» **What to work on**: What you return should be the full listing, word for word, without a single image.

----- Information supplied -----

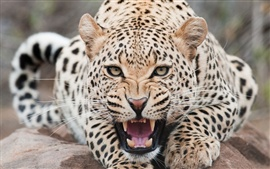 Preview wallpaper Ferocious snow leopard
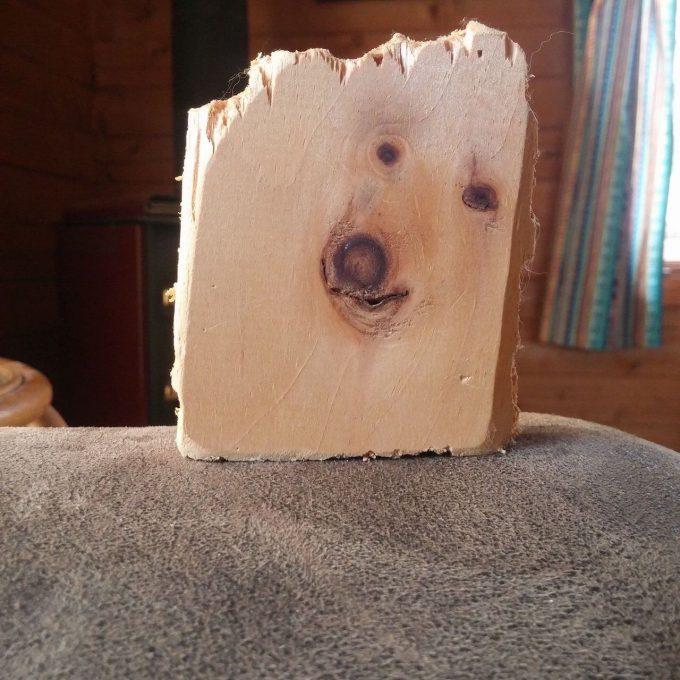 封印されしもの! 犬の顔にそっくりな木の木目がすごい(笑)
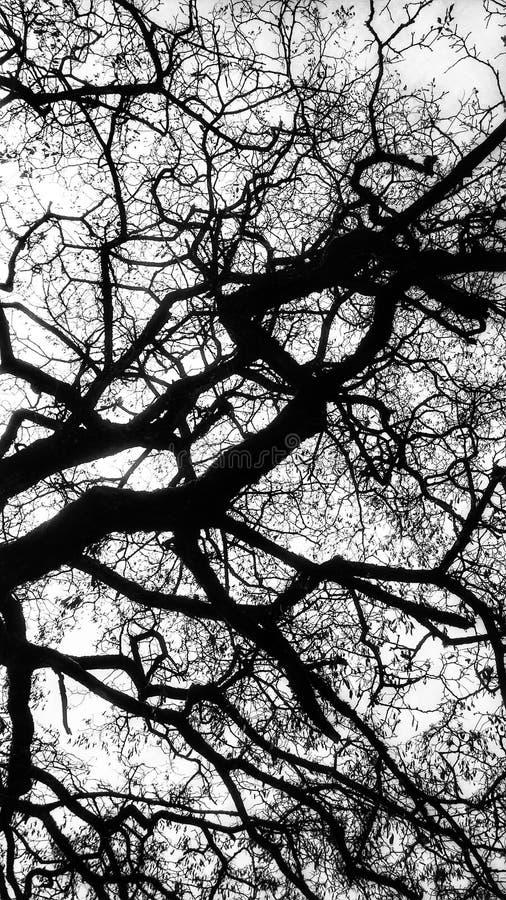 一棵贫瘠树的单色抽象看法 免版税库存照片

-----

» **Written solution**:
 Preview wallpaper Ferocious snow leopard
 封印されしもの! 犬の顔にそっくりな木の木目がすごい(笑)
 一棵贫瘠树的单色抽象看法 免版税库存照片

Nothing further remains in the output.